▸ **GOAL**: Copy out exactly the lines from the one containing "By looking at" to the end of the records below, both included, and nothing else.

▸ **DATASET EXCERPTS**:
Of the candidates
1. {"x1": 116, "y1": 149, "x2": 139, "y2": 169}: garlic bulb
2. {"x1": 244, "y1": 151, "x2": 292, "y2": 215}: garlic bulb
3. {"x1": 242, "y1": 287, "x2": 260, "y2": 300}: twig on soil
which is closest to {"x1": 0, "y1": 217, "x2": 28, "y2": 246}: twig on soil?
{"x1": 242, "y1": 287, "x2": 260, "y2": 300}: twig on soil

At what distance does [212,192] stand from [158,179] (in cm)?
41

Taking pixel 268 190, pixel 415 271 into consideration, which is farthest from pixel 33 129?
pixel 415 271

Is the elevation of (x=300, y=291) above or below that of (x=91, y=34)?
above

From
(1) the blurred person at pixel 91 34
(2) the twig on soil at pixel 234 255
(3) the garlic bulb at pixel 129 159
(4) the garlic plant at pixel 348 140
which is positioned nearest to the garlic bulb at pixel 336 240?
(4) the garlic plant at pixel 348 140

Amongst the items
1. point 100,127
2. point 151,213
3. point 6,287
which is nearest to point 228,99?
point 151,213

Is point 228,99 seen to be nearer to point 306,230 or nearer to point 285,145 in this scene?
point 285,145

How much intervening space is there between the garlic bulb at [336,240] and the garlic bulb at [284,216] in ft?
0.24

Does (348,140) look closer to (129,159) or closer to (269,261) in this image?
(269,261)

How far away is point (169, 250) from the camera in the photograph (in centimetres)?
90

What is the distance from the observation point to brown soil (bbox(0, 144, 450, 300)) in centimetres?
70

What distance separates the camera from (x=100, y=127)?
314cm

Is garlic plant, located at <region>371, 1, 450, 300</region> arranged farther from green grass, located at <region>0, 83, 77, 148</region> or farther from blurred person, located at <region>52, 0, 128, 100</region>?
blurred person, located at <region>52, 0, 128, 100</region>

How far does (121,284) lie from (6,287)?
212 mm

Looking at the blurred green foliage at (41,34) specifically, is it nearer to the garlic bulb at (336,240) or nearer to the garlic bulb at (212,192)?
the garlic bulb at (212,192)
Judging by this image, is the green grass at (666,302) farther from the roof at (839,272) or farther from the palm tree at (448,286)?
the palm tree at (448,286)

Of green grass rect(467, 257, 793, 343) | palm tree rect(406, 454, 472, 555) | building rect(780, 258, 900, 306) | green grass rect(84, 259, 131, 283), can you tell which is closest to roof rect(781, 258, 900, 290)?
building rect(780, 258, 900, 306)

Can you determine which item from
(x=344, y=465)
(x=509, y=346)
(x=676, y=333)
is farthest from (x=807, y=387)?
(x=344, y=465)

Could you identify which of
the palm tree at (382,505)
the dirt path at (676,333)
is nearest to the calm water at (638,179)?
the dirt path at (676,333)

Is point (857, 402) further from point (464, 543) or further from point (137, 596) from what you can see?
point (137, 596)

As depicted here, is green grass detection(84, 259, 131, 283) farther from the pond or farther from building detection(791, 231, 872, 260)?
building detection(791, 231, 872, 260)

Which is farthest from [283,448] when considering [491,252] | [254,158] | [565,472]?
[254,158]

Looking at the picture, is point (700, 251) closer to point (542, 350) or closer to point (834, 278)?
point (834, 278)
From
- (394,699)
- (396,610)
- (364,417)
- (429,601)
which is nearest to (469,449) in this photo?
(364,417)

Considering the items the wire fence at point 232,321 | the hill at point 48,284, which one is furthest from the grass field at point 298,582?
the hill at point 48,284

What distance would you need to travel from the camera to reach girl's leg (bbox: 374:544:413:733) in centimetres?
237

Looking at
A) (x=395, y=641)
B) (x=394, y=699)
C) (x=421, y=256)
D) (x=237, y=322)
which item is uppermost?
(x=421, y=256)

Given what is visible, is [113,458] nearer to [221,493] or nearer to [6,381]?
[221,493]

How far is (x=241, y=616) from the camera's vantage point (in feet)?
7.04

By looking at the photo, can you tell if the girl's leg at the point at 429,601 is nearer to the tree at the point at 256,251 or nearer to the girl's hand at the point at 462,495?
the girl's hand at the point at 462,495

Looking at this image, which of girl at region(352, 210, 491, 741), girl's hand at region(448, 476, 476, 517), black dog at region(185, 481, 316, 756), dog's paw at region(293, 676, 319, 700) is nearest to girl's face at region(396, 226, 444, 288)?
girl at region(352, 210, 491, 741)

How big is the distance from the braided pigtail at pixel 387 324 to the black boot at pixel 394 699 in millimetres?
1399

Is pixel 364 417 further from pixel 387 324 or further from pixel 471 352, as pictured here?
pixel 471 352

▸ **SOLUTION BELOW**:
By looking at the photo, can you tell if the girl's leg at the point at 429,601 is nearer to the tree at the point at 256,251 or nearer to the girl's hand at the point at 462,495?
the girl's hand at the point at 462,495

Looking at this image, which of girl at region(352, 210, 491, 741), girl's hand at region(448, 476, 476, 517), black dog at region(185, 481, 316, 756), dog's paw at region(293, 676, 319, 700) is nearest to girl's face at region(396, 226, 444, 288)?
girl at region(352, 210, 491, 741)

How big is the distance from the braided pigtail at pixel 387 324 to the black boot at pixel 394 699 in millimetres?
1399

Is pixel 364 417 further from pixel 387 324 or further from pixel 471 352, as pictured here?
pixel 471 352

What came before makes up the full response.